Wonderstruck de Todd Haynes est présenté en sélection officielle – en compétition, au prochain festival de Cannes. Il succède au fantastique Carol (2015), qui repartit à l’époque avec le prix d’interprétation pour Rooney Mara.
L’histoire: deux enfants, tous deux sourds, à différentes époques, l’un en 1927, l’autre en 1977. Ces deux enfants s’échappent de New York. Malgré le gouffre entre ces deux périodes, ils sont tous deux connectés par un mystère en attente de résolution.
En voici un (magnifique) premier extrait
Aaaaah l’Amérique, les États-Unis. Cette fameuse nation dont les immémorielles valeurs reposent sur le désir de propriété et la volonté de conquête et de réussite associée, ainsi que sur ce paradoxal puritanisme importé d’Europe. Ce sont les turpitudes héritées de ces valeurs fondatrices, turpitudes que l’américain moyen n’ose regarder en face, que Todd Haynes garde à cœur d’explorer dans ses films. Ausculter ces malaises ancrés dans l’inconscient collectif (d’où l’importance de « revenir dans le temps » pour mieux aborder certains points), que chacun contribue à alimenter face à certaines questions. Le racisme, l’homosexualité, l’amour destructeur du peuple pour ses idoles (argent, personnes, valeurs). Ces questions en amènent d’autres, d’ordre plus sociétales, qui, de leur coté impactent l’humain dans son quotidien et ses relations les plus basiques, comme l’amour, l’amitié, la haine. C’est donc en peaufinant à l’extrême l’écriture des personnages, que Todd Haynes construit ses études de l’Amérique. Par le bas. Par l’individu et ses interactions… Par le portrait rapporté à l’ensemble.
Ce qui est en outre très intéressant dans les films de Todd Haynes, est d’ordre formel. Au delà de la simple technique, c’est véritablement le travail de réalisation – dans le sens d’alliage des caractéristiques techniques -, qui se fait de plus en plus abouti, maîtrisé. Carol à ce titre, est clairement son chef d’oeuvre provisoire; la qualité de la production et de la reconstitution (Judy Becker, Jesse Rosenthal, Heather Loeffler, Sandy Powell) y étaient magnifiés par la photographie de Edward Lachman et le score de Carter Burwell, tout en étant transcendés par le montage de Affonso Gonçalves (Pierre nous en parle, ICI). Les actrices et acteurs étaient au service de cette technique et de cette histoire, et vice-versa.

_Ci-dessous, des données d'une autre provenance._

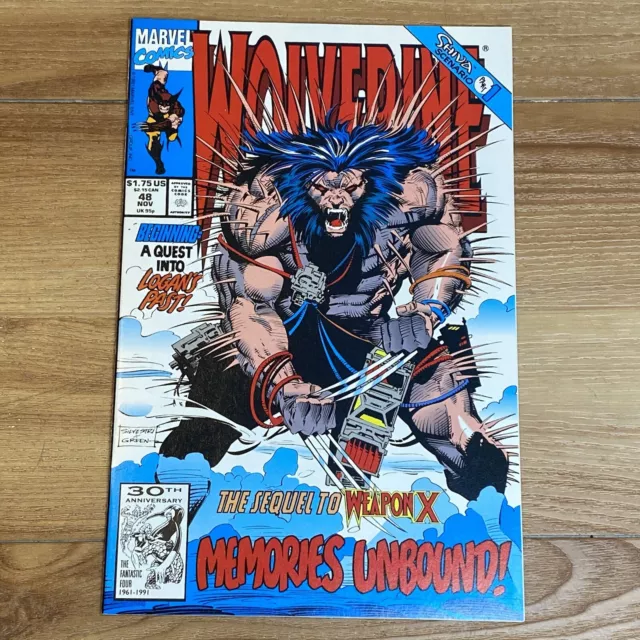 Wolverine #48 November 1991 Marvel Comic Book 1st Appearance of Kestrel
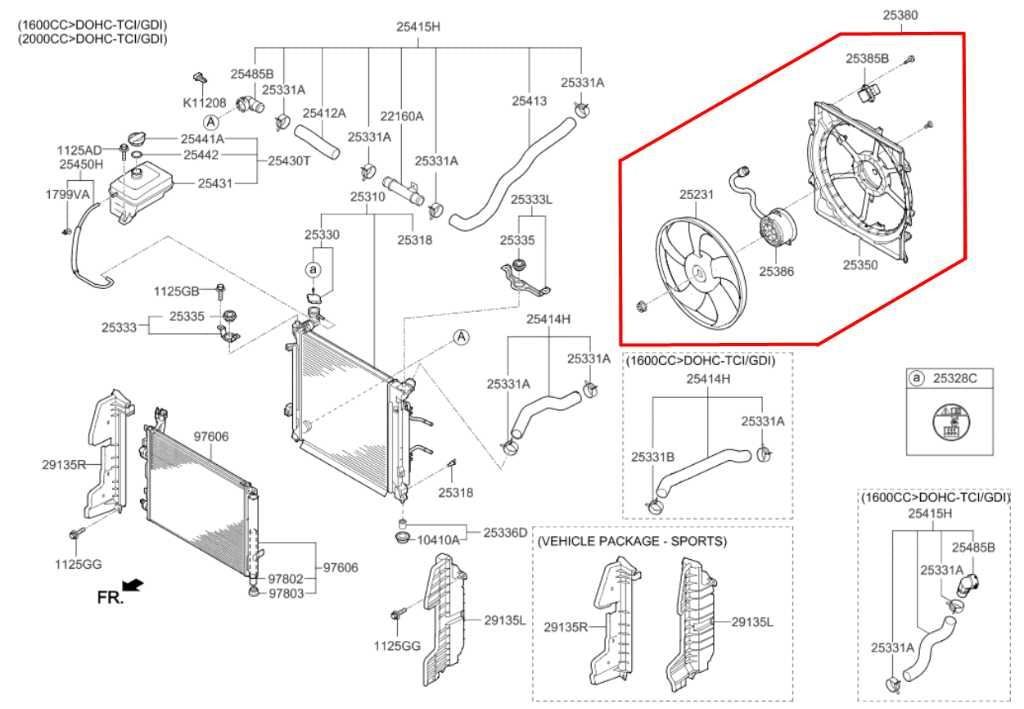 15-17 Hyundai Sonata Sport 2.0L Left Radiator Cooling Fan Motor Assy 25380-C2100 - Alshned Auto Parts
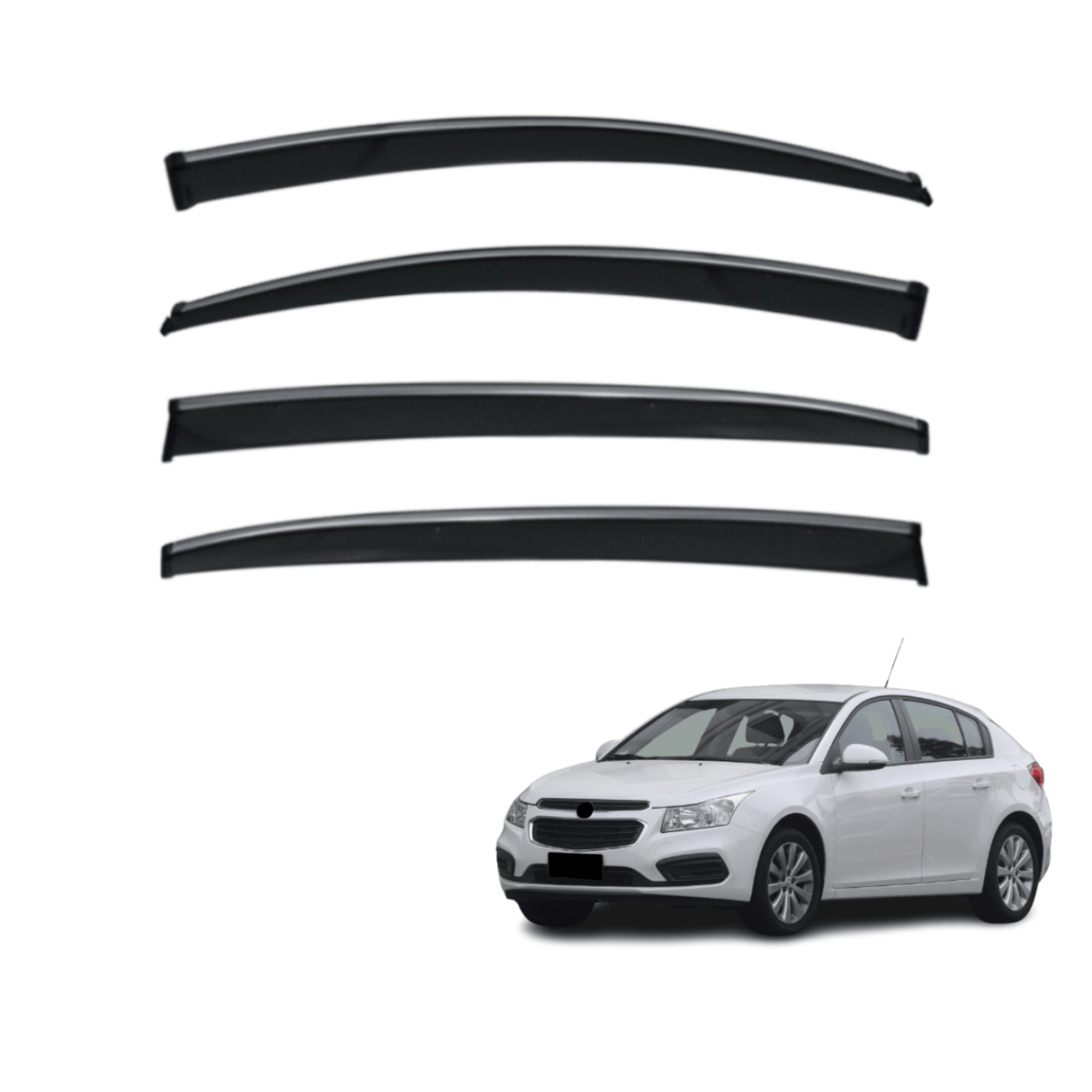 Stainless Edge Weather Shields for Holden Cruze Hatch 2011-2016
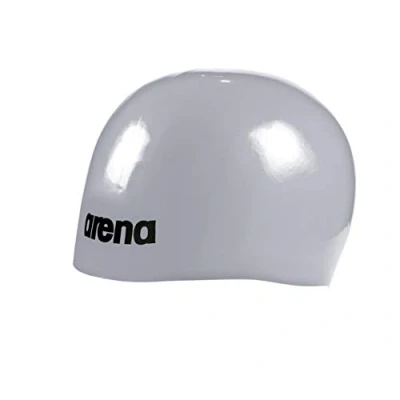 Imagen de Arena Unisex Molded Pro II USA Swim Cap Gorro de natación, Hombres, Plata, Talla única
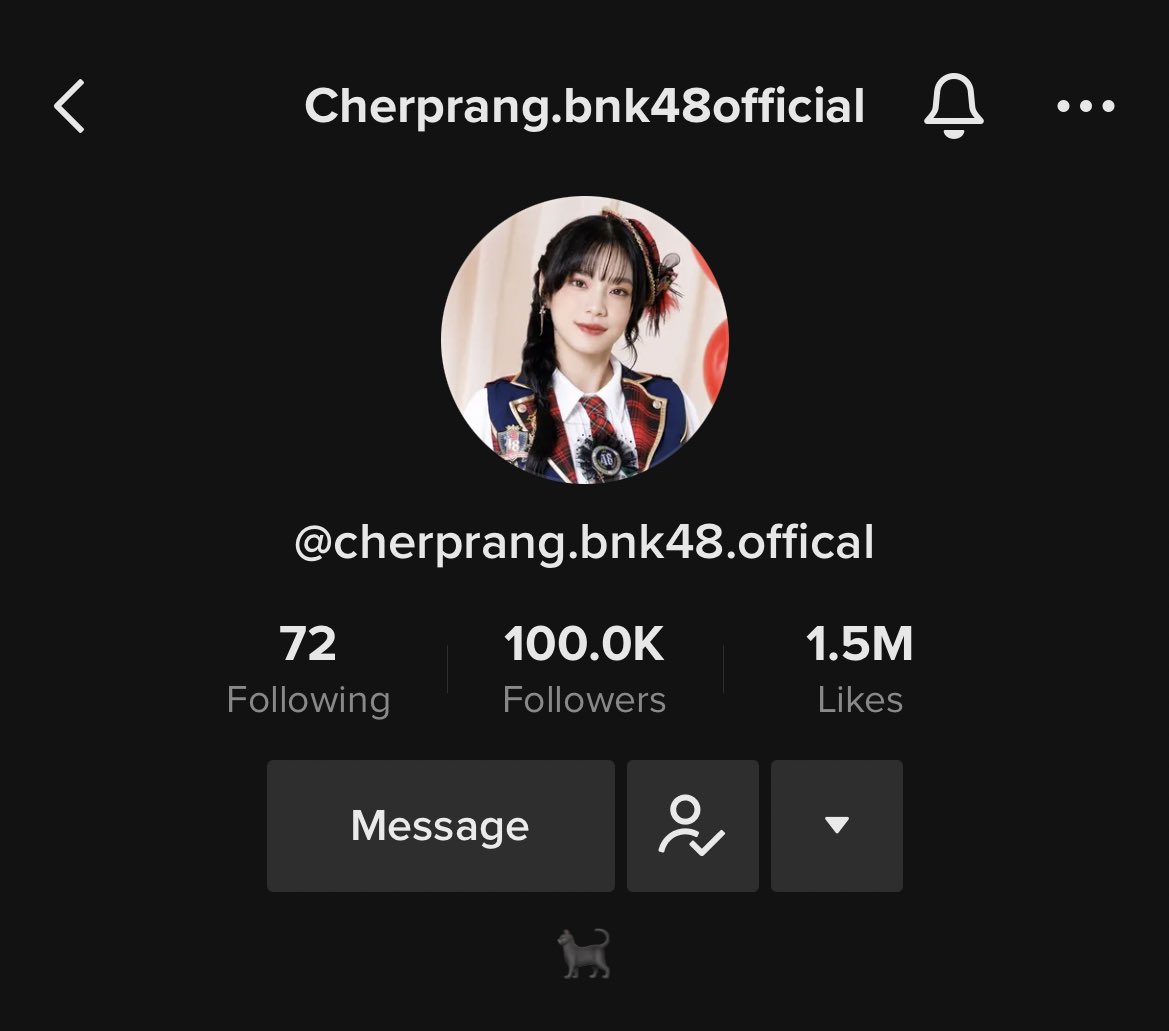 ยินดีด้วยนะคะ ต๊อกต๊อกหนึ่งแสนฟอลโลเวอร์แล้ว!!
🎉🎊

Morning Cherprang 

#CherprangAreekul 
#CherprangBNK48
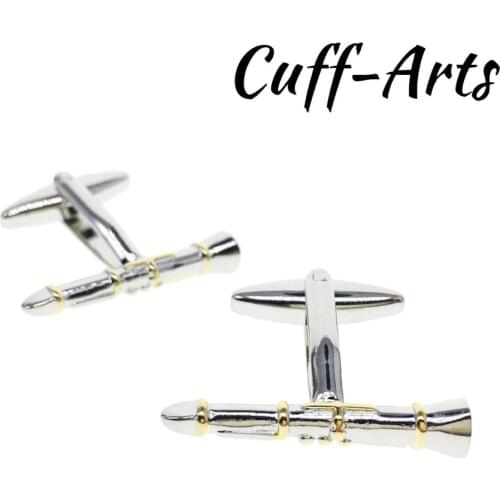 Cufflinks for Mens Clarinet Cufflinks Music Shirt Cuff links Gifts for Men Gemelos Les Boutons De Manchette by Cuffarts C10274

Todd Haynes, sa sensibilité et ses obsessions permettaient ensuite à ces qualités individuelles de se voir transcendées, tout en donnant au film une parfaite cohérence thématique avec le reste de son oeuvre, en abordant par les détails et l’individu, les thèmes encore relativement tabou de l’amour et de l’homosexualité.

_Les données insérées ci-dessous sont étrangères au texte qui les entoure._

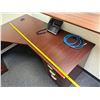 Image 9 : L-Shaped Wooden Desk w/ 4 Drawers 71" x 71" x 23" x 30"H (contents not included)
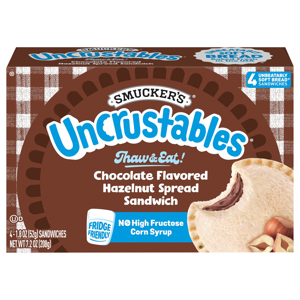 Smucker's Hazelnut Spread Chocolate Flavored Sandwich, 4 - 1.8 oz (52 g) sandwiches [7.2 oz (208 g)]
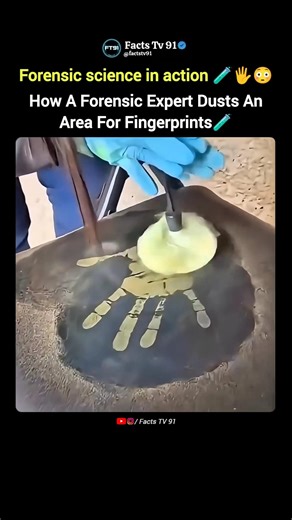 How Fingerprints Are Revealed in Seconds 😳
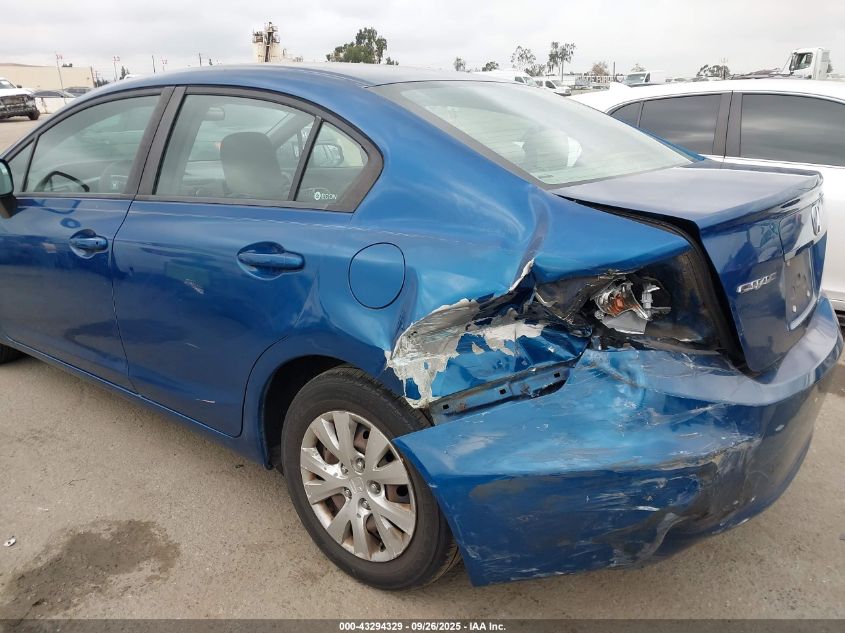 2012 Honda Civic Lx VIN: 19XFB2F51CE361994 Lot: 43294329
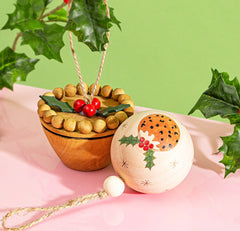 Sass and Belle - Wooden Mince Pie Bauble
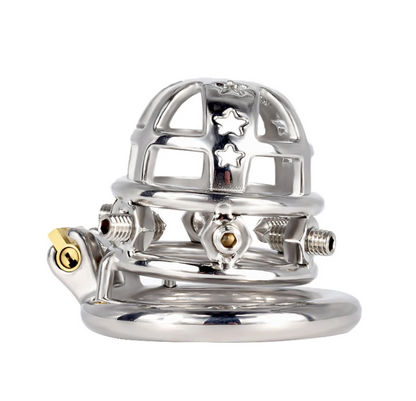 spiked chastity cage for men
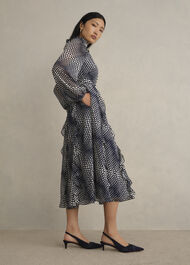 Miriam Dress, Midnight Cream, hi-res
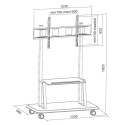 Carrello porta TV con ruote grandi dimensioni Stuart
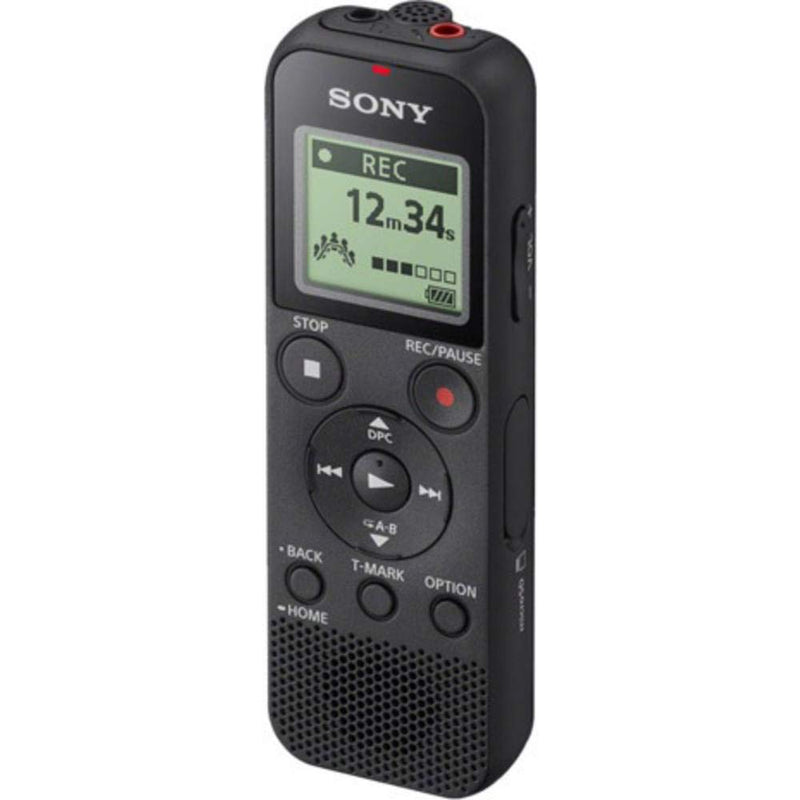 Sony ICD-PX370 Digitaler Mono Voice Recorder mit integriertem USB (Diktiergerät, MP3 Aufnahme, 57 Stunden Aufnahmezeit, 4GB Speicher, Optimized Voice Rec reduziert Umgebungsgeräusche) schwarz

Quant à Wonderstruck, il semble qu’il rajoutera à cette ampleur formelle et thématique, une nouvelle dimension, narrative. L’équipe technique est la même que pour Carol, et cela se ressent par la photographie, la musique et le montage déjà appréciables dans l’extrait ci-dessus. Todd Haynes, semble cette fois-ci ausculter l’enfance et réfléchir sur la découverte de l’Autre et du monde. C’est déjà très doux, très sensible et très fort… Reste à savoir ce que nous racontera véritablement le film.
Réponse durant le Festival De Cannes, qui débute le 18 mai 2017.